**Challenge**
From the data below, pull out every line that contains the word "photographer".

##############################

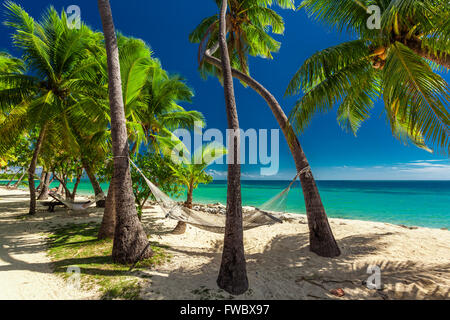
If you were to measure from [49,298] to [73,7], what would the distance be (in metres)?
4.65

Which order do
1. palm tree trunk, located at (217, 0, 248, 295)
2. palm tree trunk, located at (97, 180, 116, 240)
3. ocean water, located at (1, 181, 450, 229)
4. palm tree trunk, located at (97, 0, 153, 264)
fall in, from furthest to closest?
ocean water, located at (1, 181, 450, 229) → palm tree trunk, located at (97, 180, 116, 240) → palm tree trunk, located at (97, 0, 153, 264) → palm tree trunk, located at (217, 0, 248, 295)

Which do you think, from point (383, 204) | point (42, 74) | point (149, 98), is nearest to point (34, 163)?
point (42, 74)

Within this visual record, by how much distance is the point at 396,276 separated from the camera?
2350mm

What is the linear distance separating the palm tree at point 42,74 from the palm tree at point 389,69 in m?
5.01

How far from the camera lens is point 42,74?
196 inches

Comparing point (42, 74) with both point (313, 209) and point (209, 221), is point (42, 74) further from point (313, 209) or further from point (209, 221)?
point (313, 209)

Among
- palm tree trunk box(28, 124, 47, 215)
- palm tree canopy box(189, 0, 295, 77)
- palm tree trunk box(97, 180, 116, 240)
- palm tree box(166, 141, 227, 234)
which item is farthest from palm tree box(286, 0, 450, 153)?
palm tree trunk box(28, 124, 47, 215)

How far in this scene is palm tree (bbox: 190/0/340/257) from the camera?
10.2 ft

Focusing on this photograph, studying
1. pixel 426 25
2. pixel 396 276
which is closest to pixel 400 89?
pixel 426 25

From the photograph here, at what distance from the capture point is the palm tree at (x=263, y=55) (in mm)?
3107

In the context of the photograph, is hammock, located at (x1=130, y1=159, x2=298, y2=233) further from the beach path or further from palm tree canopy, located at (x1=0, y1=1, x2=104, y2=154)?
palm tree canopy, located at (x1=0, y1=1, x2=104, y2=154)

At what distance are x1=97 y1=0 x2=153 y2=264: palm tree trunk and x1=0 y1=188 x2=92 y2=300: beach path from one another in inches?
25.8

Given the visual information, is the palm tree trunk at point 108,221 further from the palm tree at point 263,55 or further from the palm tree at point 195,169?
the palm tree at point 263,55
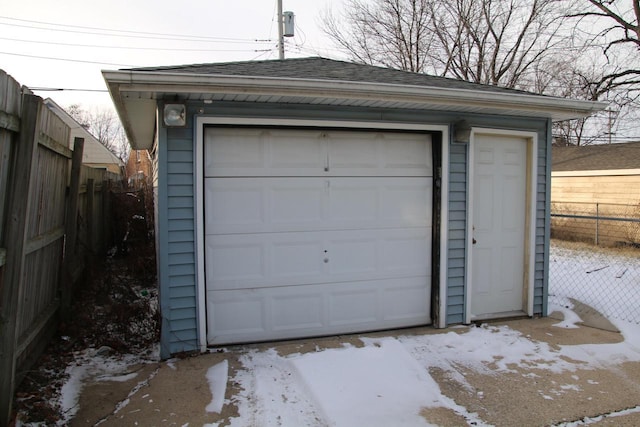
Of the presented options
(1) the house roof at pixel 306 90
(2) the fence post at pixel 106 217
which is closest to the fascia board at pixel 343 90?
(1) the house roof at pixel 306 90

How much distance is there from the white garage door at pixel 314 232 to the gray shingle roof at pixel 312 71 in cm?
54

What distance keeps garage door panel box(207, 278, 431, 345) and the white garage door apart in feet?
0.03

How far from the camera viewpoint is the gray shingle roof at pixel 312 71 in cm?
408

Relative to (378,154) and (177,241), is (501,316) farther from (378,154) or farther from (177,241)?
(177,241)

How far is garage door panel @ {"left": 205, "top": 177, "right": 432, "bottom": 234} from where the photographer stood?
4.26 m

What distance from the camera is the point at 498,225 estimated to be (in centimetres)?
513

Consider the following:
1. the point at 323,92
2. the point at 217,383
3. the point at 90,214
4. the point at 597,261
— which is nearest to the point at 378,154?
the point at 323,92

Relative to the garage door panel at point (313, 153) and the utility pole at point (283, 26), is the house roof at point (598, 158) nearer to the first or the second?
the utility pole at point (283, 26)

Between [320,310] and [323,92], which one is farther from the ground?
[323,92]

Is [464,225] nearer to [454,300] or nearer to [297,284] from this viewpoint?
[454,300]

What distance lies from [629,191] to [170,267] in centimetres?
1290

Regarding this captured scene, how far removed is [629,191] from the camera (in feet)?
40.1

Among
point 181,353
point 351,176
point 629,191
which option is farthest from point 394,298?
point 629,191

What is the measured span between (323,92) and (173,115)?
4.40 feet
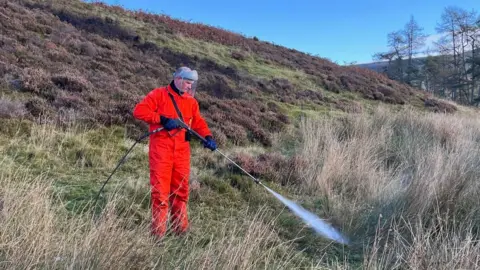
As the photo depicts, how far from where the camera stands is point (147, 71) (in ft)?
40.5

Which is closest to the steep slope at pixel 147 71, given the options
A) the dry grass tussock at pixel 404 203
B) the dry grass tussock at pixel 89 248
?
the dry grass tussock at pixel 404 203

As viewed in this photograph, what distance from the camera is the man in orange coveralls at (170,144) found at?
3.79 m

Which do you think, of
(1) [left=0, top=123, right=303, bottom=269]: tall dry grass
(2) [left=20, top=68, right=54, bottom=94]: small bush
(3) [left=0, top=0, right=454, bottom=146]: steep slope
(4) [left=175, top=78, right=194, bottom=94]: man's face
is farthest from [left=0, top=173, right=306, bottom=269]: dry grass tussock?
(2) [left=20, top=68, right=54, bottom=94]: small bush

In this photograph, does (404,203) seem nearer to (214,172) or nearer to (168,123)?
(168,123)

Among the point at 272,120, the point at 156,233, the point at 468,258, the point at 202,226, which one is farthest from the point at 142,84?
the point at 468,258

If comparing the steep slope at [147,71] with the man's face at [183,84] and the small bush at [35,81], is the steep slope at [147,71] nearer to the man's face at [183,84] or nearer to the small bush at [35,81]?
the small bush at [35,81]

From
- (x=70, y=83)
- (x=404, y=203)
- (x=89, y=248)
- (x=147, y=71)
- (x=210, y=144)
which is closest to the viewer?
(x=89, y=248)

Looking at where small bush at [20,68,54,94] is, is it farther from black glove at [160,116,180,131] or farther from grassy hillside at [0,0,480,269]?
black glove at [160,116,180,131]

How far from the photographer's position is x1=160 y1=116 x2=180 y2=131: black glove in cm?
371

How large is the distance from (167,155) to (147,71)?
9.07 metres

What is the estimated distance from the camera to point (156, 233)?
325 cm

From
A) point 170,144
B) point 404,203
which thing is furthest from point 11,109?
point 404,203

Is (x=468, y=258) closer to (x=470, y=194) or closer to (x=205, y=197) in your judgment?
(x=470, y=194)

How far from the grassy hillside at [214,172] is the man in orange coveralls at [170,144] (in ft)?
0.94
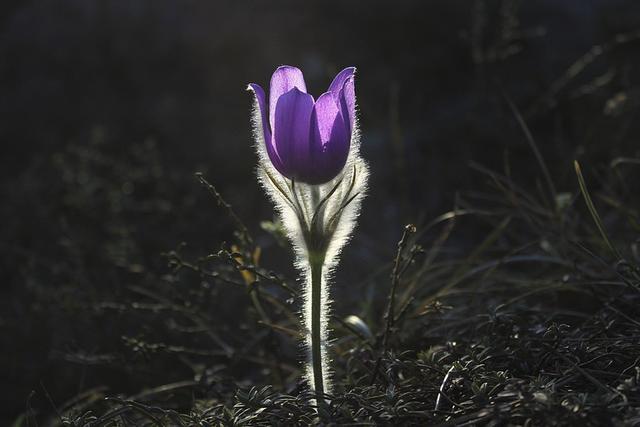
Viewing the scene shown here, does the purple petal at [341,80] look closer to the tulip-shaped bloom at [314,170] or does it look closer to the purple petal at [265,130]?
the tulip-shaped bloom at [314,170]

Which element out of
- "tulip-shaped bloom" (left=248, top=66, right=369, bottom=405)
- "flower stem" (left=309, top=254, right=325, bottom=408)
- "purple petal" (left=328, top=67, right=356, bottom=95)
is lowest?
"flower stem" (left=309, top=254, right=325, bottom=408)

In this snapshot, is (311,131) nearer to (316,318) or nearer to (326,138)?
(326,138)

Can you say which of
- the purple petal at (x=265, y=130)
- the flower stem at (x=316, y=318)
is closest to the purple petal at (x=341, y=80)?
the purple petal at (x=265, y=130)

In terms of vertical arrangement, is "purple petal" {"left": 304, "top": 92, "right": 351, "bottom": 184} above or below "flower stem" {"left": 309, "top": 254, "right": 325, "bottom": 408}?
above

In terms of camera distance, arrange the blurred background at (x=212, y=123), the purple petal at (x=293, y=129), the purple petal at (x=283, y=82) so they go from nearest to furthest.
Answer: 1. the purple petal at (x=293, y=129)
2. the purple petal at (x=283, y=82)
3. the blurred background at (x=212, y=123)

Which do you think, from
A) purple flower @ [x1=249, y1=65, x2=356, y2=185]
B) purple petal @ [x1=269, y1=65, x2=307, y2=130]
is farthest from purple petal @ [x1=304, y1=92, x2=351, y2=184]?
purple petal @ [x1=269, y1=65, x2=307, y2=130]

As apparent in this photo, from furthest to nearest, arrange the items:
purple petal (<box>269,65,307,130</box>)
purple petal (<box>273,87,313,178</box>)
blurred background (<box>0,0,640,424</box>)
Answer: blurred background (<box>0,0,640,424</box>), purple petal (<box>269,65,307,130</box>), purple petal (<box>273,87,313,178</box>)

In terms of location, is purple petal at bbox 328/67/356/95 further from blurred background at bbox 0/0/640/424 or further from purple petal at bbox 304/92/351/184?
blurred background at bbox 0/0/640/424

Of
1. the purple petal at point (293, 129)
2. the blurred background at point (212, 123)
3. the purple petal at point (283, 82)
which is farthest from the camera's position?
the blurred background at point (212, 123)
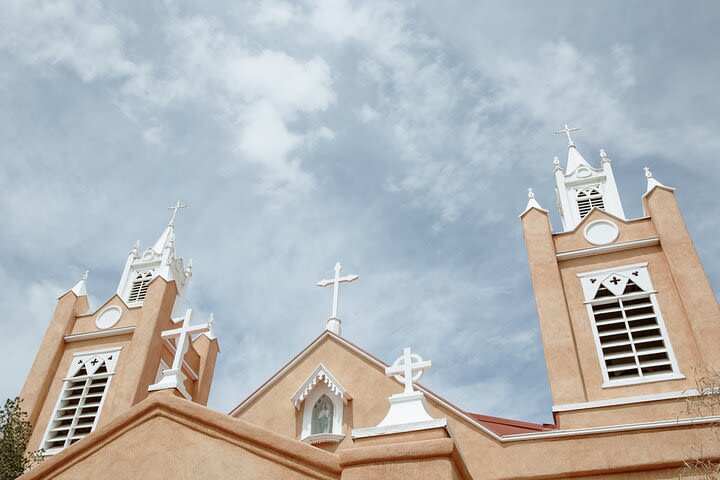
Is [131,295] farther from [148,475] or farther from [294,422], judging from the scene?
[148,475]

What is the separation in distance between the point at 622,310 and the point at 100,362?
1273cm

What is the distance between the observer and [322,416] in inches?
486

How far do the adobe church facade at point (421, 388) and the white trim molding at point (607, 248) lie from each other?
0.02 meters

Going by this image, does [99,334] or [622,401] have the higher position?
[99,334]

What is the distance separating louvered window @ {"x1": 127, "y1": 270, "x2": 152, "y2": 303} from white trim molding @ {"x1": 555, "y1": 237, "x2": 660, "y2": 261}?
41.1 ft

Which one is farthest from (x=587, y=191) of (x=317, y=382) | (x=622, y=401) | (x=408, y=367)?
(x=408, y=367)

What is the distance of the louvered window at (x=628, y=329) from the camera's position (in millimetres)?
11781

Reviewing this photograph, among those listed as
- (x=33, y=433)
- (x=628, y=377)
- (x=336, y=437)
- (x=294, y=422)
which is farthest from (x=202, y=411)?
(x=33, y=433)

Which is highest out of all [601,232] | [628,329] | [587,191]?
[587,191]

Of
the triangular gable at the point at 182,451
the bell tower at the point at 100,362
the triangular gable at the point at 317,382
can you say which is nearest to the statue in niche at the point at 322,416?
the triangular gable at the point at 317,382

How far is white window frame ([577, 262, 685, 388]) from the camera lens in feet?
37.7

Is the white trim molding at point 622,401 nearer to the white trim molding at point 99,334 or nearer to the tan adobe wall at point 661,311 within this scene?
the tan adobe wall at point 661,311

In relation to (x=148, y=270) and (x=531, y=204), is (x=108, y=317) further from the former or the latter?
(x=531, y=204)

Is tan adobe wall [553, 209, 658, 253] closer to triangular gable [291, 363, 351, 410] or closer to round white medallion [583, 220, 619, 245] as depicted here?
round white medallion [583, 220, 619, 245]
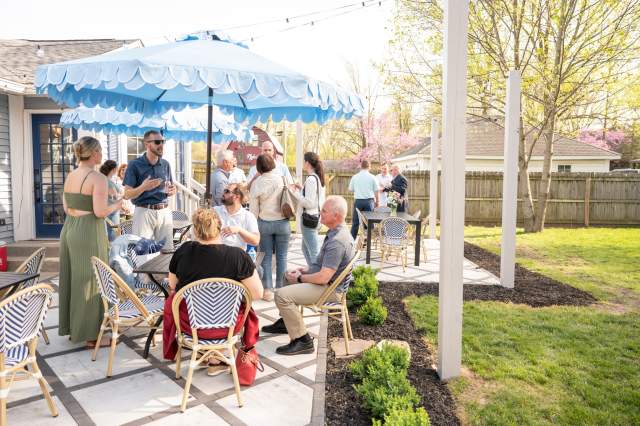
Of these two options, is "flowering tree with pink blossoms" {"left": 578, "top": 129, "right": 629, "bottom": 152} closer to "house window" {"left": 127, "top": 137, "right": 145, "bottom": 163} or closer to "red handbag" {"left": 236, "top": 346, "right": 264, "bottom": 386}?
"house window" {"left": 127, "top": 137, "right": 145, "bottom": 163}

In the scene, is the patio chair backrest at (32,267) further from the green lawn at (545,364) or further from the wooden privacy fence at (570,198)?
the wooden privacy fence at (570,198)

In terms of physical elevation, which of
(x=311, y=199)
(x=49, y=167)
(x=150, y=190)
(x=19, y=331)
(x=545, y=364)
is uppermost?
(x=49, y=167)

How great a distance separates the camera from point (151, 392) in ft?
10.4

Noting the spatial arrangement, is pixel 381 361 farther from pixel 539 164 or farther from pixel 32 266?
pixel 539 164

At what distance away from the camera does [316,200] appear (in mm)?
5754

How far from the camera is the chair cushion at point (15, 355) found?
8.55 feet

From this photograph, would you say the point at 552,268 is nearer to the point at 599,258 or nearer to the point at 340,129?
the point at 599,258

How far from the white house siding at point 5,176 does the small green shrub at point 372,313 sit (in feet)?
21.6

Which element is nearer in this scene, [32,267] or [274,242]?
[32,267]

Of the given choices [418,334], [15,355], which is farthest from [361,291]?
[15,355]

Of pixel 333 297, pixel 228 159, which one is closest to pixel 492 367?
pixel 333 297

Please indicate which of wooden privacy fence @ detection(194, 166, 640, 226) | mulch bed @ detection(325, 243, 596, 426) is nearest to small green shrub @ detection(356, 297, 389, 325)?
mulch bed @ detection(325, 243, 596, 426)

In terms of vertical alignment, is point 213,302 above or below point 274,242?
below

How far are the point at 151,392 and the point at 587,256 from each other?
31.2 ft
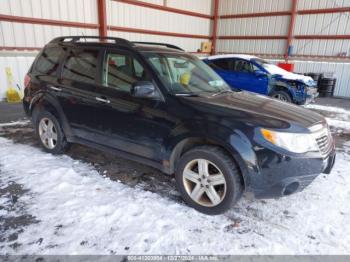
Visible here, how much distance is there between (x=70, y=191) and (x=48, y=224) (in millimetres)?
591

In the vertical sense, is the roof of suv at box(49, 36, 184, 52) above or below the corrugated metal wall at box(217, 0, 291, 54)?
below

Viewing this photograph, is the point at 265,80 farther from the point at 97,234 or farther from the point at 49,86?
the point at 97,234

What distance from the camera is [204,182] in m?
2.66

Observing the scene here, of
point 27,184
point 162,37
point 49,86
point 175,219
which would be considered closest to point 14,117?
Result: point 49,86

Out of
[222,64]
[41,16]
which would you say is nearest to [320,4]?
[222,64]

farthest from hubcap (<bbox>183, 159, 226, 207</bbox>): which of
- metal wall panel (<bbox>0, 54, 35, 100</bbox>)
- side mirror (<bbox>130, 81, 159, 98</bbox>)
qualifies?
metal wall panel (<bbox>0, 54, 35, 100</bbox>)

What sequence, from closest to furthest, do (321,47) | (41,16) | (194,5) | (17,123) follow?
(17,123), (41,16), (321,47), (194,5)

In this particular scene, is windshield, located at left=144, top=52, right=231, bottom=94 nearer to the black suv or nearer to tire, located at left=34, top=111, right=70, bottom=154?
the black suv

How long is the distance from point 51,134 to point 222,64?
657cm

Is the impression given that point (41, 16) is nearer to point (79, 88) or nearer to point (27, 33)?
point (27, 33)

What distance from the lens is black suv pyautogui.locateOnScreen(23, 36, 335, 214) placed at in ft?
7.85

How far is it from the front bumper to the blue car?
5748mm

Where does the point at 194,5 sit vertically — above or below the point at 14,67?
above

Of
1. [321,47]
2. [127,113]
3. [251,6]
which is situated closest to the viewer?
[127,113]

##############################

**Reply to the exercise**
How far is garage door panel @ {"left": 205, "top": 177, "right": 432, "bottom": 234} from where the photographer stood?
How far from the photographer's position is x1=160 y1=116 x2=180 y2=131: black glove in cm?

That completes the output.